MicroCash (Almashaqbeh, Bishop and Cappos, 2020) is the first decentralized probabilistic framework to support concurrent micropayments. A novel escrow setup lets a customer declare the total number of tickets and post a balance covering all possible winning tickets, after which tickets can be issued in parallel, at high rates, from a single escrow. The lottery is non-interactive, requires only secure hashing and one communication round, and selects an exact number of winning tickets per round using a draw value derived from a future blockchain block — eliminating the variance risk that all tickets win or lose, and lowering the collateral the customer must post. Security against escrow overdraft, duplicate ticket issuance, lottery manipulation and invalid payments combines cryptographic checks with financial deterrents: customers post an additional penalty escrow that miners revoke upon detected cheating, with the minimum penalty derived from a game-theoretic model of rational participants.

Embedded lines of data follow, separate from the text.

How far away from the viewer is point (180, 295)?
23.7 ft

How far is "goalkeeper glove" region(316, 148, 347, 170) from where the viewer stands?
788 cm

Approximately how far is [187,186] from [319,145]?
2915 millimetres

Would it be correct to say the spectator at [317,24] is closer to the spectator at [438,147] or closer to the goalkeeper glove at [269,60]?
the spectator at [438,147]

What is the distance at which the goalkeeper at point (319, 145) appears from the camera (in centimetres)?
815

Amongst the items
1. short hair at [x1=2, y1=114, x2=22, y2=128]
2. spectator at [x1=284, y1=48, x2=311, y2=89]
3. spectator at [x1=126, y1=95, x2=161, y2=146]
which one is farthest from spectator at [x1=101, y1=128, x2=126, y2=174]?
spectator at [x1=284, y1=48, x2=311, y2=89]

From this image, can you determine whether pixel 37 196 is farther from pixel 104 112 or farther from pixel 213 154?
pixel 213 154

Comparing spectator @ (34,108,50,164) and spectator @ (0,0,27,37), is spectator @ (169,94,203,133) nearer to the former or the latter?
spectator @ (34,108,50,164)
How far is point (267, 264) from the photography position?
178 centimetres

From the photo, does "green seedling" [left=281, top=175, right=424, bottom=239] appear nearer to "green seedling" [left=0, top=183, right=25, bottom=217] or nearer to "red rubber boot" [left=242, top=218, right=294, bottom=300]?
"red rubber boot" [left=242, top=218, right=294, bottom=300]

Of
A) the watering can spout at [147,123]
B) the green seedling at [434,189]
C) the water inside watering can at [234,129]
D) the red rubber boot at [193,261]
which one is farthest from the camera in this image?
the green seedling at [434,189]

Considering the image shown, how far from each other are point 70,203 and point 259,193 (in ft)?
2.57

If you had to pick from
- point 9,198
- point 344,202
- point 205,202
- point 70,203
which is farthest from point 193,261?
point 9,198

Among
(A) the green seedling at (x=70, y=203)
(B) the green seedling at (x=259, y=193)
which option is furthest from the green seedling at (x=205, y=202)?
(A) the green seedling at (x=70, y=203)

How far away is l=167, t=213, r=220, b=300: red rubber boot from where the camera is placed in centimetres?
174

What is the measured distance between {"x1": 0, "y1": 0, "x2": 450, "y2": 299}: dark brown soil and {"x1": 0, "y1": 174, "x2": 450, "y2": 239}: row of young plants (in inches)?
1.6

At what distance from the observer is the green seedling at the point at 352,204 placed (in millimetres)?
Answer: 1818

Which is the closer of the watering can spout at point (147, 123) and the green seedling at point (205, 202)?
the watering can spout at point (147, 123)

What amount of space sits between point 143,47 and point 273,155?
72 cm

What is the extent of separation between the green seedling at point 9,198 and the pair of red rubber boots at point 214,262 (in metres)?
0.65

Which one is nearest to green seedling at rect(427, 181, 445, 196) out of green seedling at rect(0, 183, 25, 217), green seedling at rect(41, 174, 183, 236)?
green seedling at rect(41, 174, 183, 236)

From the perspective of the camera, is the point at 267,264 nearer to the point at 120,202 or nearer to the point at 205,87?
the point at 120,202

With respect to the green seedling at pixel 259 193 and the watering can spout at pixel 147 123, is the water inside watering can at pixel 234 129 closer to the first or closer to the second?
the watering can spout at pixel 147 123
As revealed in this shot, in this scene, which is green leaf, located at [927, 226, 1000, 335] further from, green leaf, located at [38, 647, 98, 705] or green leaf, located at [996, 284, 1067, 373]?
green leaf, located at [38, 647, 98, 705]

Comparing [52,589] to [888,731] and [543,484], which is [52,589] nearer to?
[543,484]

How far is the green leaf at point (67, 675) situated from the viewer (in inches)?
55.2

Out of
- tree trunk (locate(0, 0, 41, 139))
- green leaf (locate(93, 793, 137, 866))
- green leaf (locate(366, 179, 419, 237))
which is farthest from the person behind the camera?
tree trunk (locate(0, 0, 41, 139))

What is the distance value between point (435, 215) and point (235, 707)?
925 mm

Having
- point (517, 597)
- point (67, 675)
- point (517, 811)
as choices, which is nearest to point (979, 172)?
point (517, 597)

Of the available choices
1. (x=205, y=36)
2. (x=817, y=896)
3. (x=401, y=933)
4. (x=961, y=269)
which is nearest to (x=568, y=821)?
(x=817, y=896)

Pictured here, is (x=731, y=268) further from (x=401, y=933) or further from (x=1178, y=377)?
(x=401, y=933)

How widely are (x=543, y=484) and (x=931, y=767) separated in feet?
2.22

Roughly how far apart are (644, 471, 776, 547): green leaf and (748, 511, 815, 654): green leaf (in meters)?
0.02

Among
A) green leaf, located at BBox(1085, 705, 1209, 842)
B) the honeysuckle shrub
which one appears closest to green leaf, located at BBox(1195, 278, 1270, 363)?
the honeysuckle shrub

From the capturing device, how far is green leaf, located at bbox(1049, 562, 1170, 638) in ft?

In evaluation, a modest merchant machine processed 2,240–10,500 tickets per second — roughly 1.7–4.2 times the MICROPAY baseline — with aggregated payments about 60% smaller, while a customer could concurrently issue more than 33,000 tickets per second from one escrow; in simulated video-delivery and online-gaming workloads, MicroCash reduced blockchain transaction fees and stored data by about half. The paper also contrasts probabilistic lotteries with payment channels: channels require an escrow between each pair of parties along a payment path, and routing hubs charge relay fees that can exceed the micropayment being carried, a pressure that indirectly pushes channel networks toward centralization — whereas a single lottery escrow can pay many merchants directly with no per-ticket exchange fees.
Relevance to Caper
The same arithmetic governs who can afford to participate in on-chain fundraising and governance. Capers raise capital through perpetual bonding-curve markets and disburse treasury funds under token-holder governance; because both run on low-fee programmable settlement, the minimum economic ticket size is small. That makes micro-contributions to a raise viable — a backer can buy into a curve with a modest amount without fees consuming the position — and it allows treasuries to make granular payouts to many recipients rather than batching value into a few large transfers. In this sense, small-ticket participation in raising funds on Caper is a working instance of the pattern above: settlement-layer design shrinking the fixed costs that would otherwise crush small transactions. For the practical steps, see Getting started.
References
- Ashok Rai and Tomas Sjöström (2013). Redesigning Microcredit. In Nir Vulkan, Alvin E. Roth and Zvika Neeman (eds.), The Handbook of Market Design, Oxford University Press, ch. 9, pp. 249–265.
- Ashok Rai and Tomas Sjöström (2004). Is Grameen Lending Efficient? Repayment Incentives and Insurance in Village Economies. The Review of Economic Studies 71(1): 217–234.
- Ghada Almashaqbeh, Allison Bishop and Justin Cappos (2020). MicroCash: Practical Concurrent Processing of Micropayments. Financial Cryptography and Data Security (FC 2020), Springer LNCS.